Mother’s Boy opens in 1941 as a navy coder named Charles receives news of a vessel that has sunk in the Denmark Strait, and realises his boyhood friend – “his best friend, arguably” – was on the ship. A fictionalised account of the life of the poet Charles Causley, Mother’s Boy then jumps back in time to the first meeting of his laundress mother, Laura, and his father, Charlie, a groom and gardener. After the couple are married, Charlie goes to war, leaving his wife to raise their baby son alone in Launceston, Cornwall.

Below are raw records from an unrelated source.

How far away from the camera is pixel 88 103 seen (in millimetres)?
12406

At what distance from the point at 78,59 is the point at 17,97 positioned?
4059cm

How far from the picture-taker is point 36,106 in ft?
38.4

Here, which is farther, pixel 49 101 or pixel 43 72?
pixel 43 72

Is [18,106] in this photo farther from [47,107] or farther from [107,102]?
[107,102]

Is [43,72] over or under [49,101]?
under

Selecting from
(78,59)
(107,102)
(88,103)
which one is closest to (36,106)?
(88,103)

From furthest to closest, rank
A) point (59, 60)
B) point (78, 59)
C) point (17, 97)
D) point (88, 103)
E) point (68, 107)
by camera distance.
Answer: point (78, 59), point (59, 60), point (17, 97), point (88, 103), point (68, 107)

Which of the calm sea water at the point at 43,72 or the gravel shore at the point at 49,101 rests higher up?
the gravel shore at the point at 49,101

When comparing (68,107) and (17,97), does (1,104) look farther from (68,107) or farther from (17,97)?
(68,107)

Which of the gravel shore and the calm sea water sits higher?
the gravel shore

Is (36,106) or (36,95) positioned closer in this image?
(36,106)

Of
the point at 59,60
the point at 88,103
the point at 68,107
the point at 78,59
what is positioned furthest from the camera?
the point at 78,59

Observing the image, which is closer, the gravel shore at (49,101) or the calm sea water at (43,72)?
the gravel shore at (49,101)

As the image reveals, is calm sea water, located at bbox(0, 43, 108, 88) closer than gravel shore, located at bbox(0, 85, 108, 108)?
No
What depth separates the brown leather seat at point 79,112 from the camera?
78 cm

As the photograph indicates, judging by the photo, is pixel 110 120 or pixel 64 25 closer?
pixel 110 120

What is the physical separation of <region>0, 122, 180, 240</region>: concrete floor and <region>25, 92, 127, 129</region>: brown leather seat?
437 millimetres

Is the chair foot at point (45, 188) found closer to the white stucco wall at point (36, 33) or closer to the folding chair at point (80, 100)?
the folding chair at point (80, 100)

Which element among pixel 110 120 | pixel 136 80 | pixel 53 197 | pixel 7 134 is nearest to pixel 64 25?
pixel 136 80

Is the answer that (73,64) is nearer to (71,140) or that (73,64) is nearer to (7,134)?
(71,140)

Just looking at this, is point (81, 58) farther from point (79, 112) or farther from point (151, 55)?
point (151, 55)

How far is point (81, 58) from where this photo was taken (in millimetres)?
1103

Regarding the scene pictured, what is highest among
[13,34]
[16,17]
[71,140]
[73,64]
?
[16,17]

Laura is ferociously protective of young Charles, who is quiet, bespectacled and bookish. When Charlie returns from the war, he is laid low with tuberculosis and father and son strike up an uneasy rapport. But when Charlie dies it is almost a relief for Laura and Charles to find themselves alone once more.
The book’s author, Patrick Gale, is the narrator, skilfully navigating his protagonists’ Cornish accents and providing a tender and intimate evocation of the maternal bond, and of a young man intent on keeping his true self hidden. In the author’s note, Gale reveals how he drew on Causley’s diaries and poems to build a portrait that is based on fact but used “fiction and conjecture to fill the gaps in stories that history and discretion left blank”. It’s with great poignance that the recording ends with Gale reading Causley’s poem Angel Hill, in which a sailor back from war visits an old flame hoping to rekindle their affair and is rejected: “I heard him sing as he strolled away / You’ll send in your fetch for me one fine day / No, never, said I.”
Available from Tinder Press, 11hr 27min
Further listening
The Five
Hallie Rubenhold, Bolinda, 10hr 20min
Actor Louise Brealey narrates this powerful reflection on the women murdered by Jack the Ripper, and the misogyny that has allowed their stories to remain untold for more than a century.
The Jeeves Collection: Volume 1
PG Wodehouse, Audible Studios, 40hr 37min
This bumper collection comprising The Inimitable Jeeves; Carry On, Jeeves; Right Ho, Jeeves; The Code of the Woosters; and Joy in the Morning is read by – who else? – Stephen Fry.